INPUT
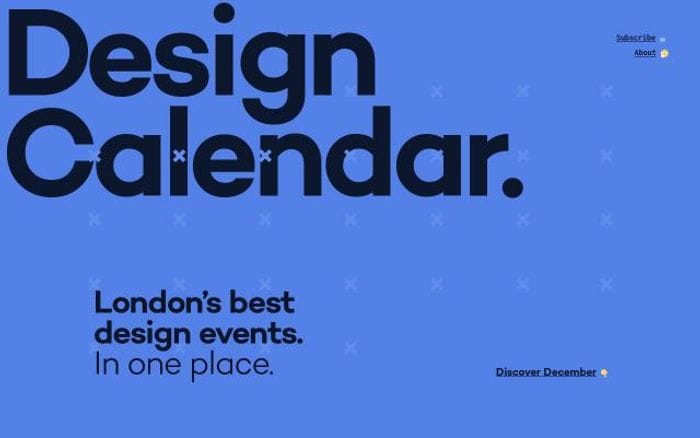 Design Calendar.

Subscribe
About

London's best design events. In one place.

Discover December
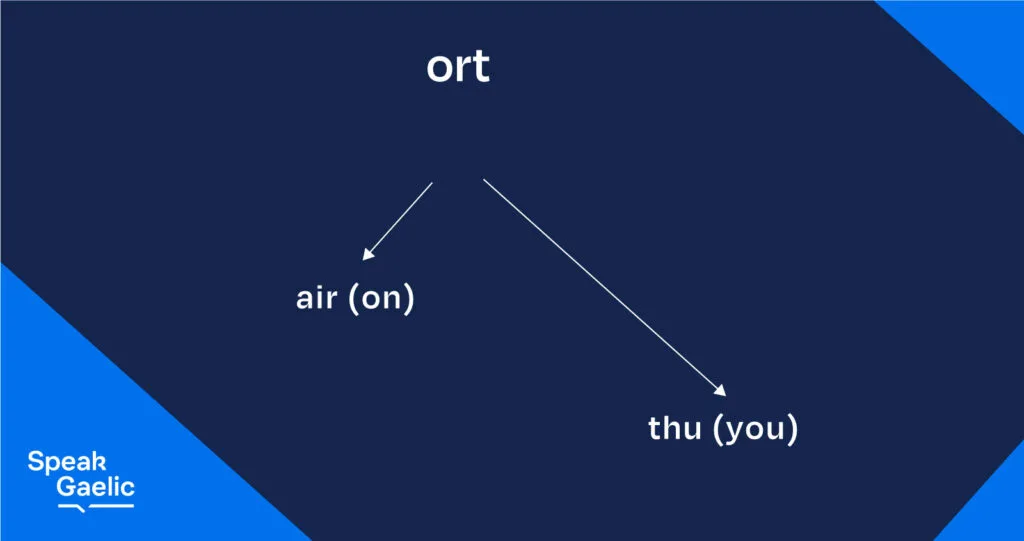 ort

air (on)

thu (you)

Speak
Gaelic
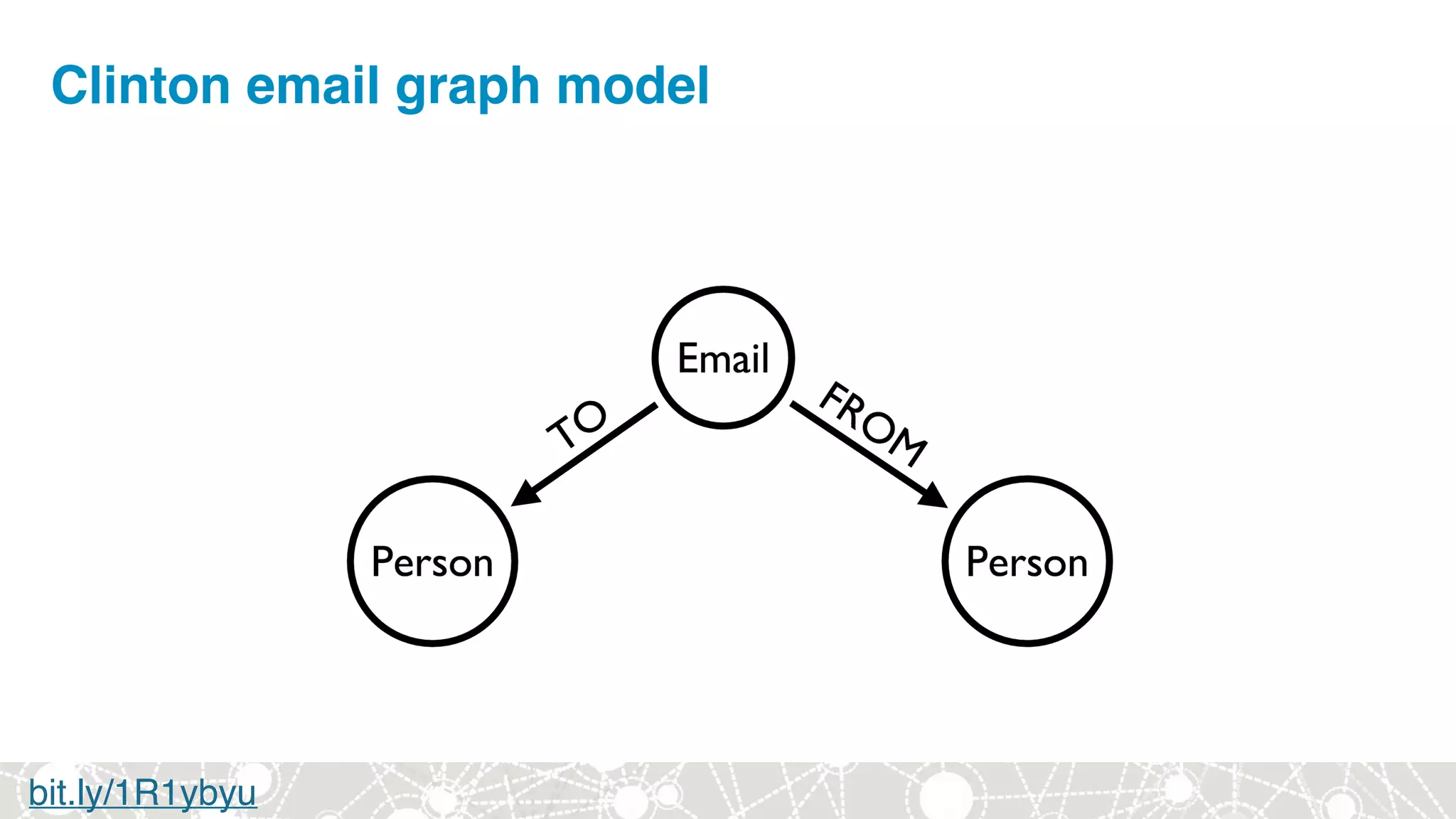 Clinton email graph model

Email

TO

FROM

Person

Person

bit.ly/1R1ybyu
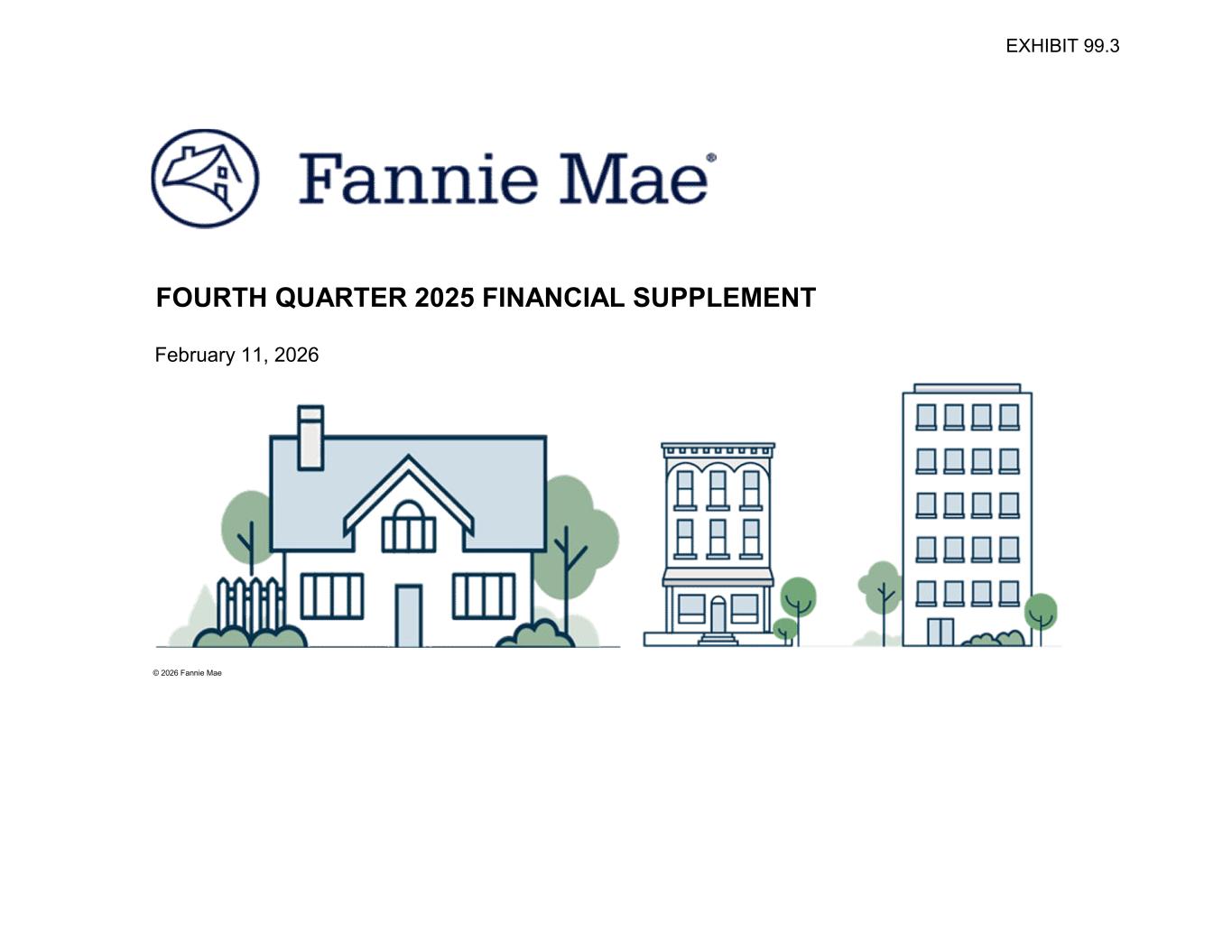 EXHIBIT 99.3

Fannie Mae®

FOURTH QUARTER 2025 FINANCIAL SUPPLEMENT

February 11, 2026

© 2026 Fannie Mae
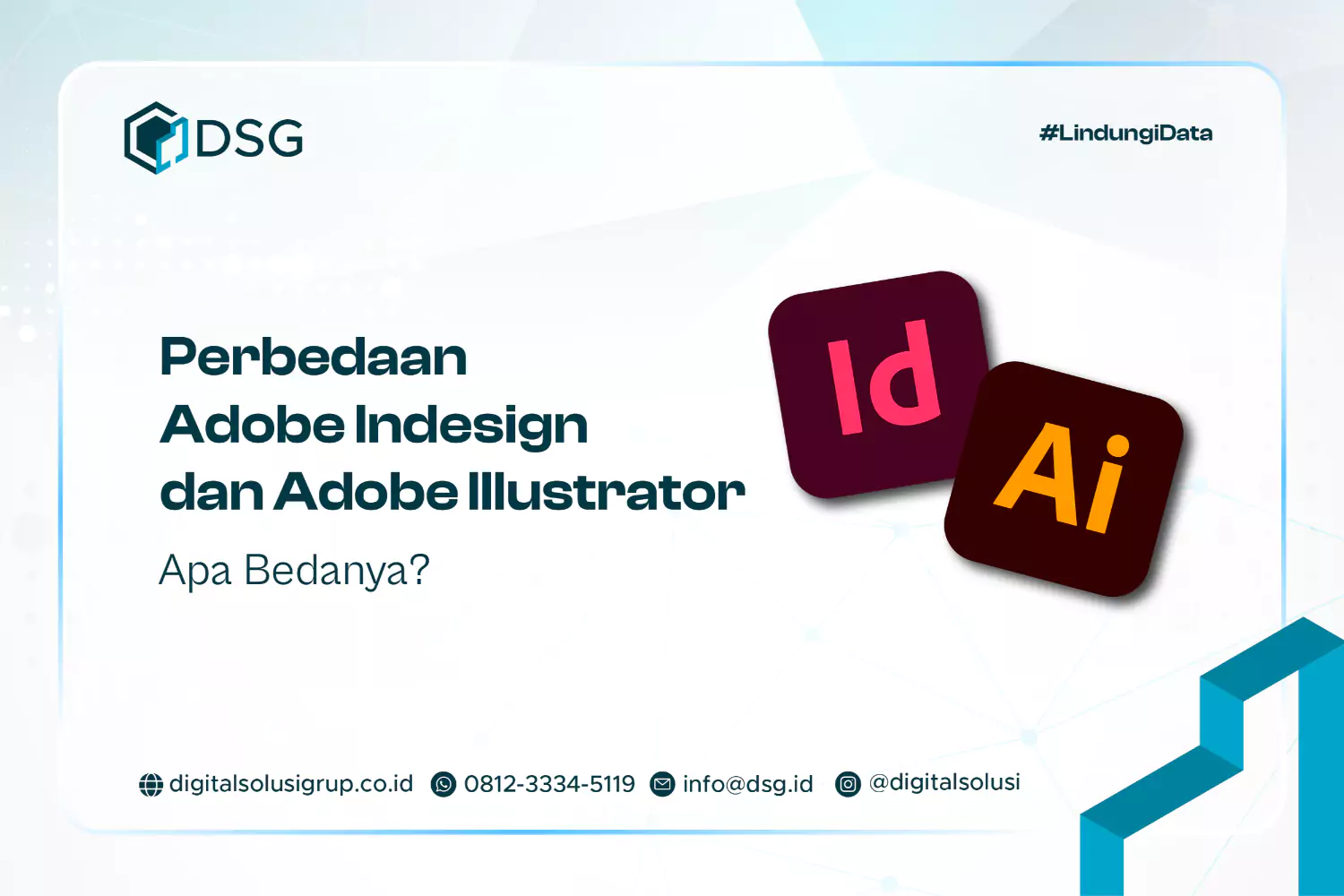 DSG

#LindungiData

Perbedaan Adobe Indesign dan Adobe Illustrator

Apa Bedanya?

Id

Ai

digitalsolusigrup.co.id 0812-3334-5119 info@dsg.id @digitalsolusi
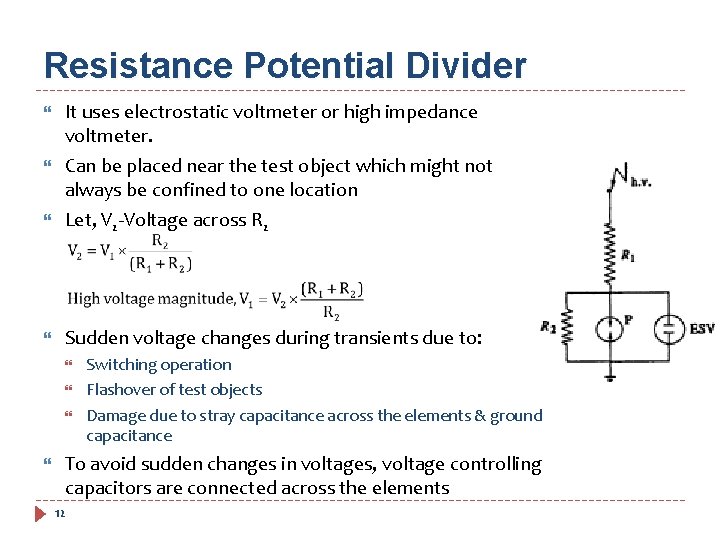 Resistance Potential Divider

It uses electrostatic voltmeter or high impedance voltmeter.

Can be placed near the test object which might not always be confined to one location

Let, $V_2$-Voltage across $R_2$

$V_2 = V_1 \times \frac{R_2}{(R_1 + R_2)}$

High voltage magnitude, $V_1 = V_2 \times \frac{(R_1 + R_2)}{R_2}$

Sudden voltage changes during transients due to:

Switching operation

Flashover of test objects

Damage due to stray capacitance across the elements & ground capacitance

To avoid sudden changes in voltages, voltage controlling capacitors are connected across the elements

h.v.
$R_1$
$R_2$
P
ESV

12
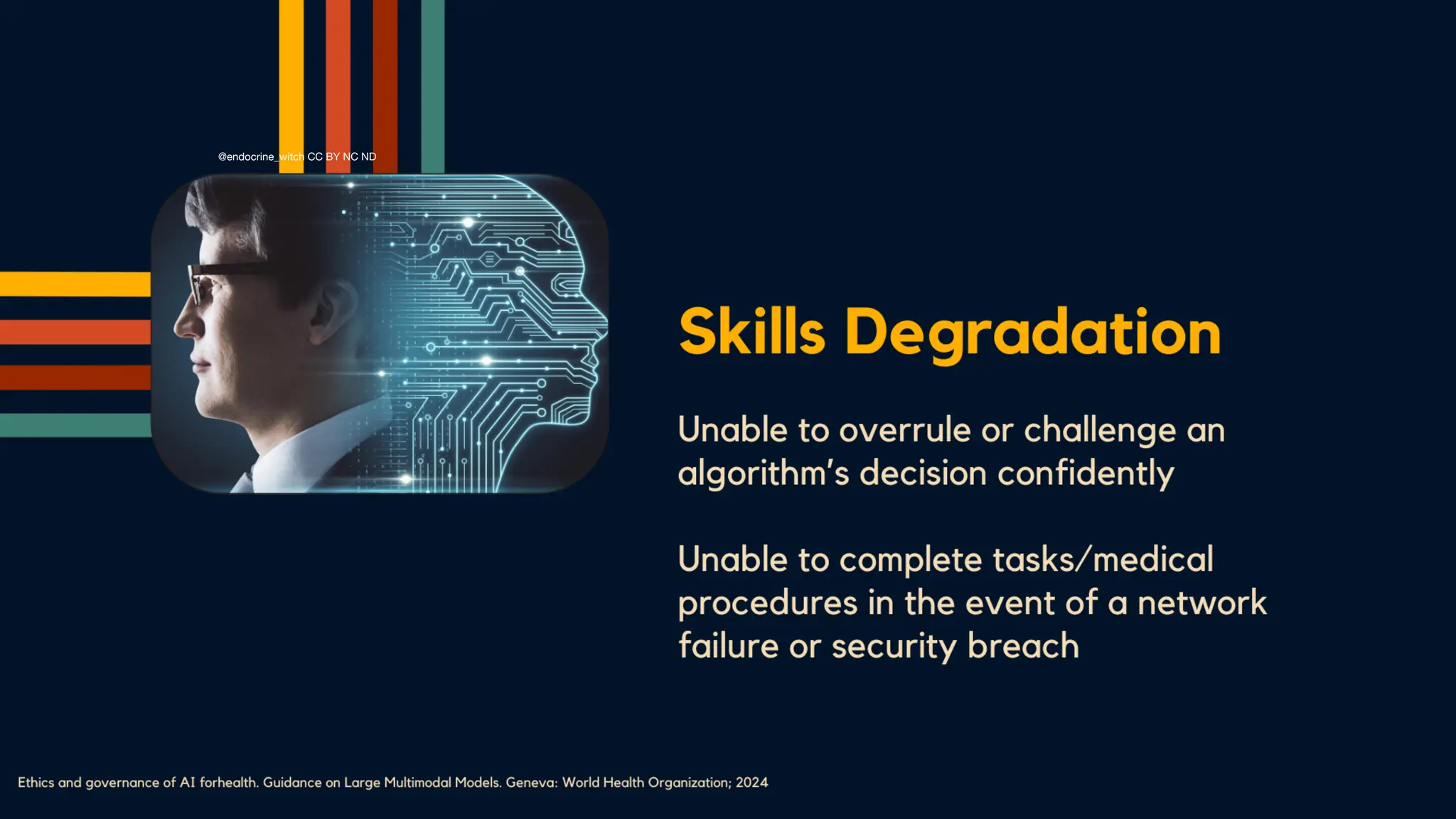 @endocrine_witch CC BY NC ND

Skills Degradation

Unable to overrule or challenge an algorithm's decision confidently

Unable to complete tasks/medical procedures in the event of a network failure or security breach

Ethics and governance of AI forhealth. Guidance on Large Multimodal Models. Geneva: World Health Organization; 2024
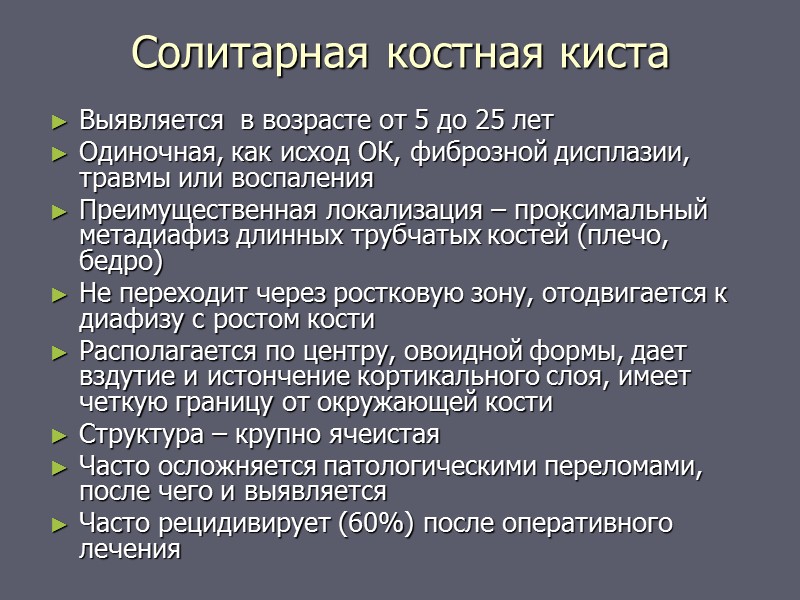 Солитарная костная киста

► Выявляется  в возрасте от 5 до 25 лет
► Одиночная, как исход ОК, фиброзной дисплазии, травмы или воспаления
► Преимущественная локализация – проксимальный метадиафиз длинных трубчатых костей (плечо, бедро)
► Не переходит через ростковую зону, отодвигается к диафизу с ростом кости
► Располагается по центру, овоидной формы, дает вздутие и истончение кортикального слоя, имеет четкую границу от окружающей кости
► Структура – крупно ячеистая
► Часто осложняется патологическими переломами, после чего и выявляется
► Часто рецидивирует (60%) после оперативного лечения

REQUIRED ACTION
Lines holding "across" in the data above: copy each of them.

ANSWER SPACE
Let, $V_2$-Voltage across $R_2$
Damage due to stray capacitance across the elements & ground capacitance
To avoid sudden changes in voltages, voltage controlling capacitors are connected across the elements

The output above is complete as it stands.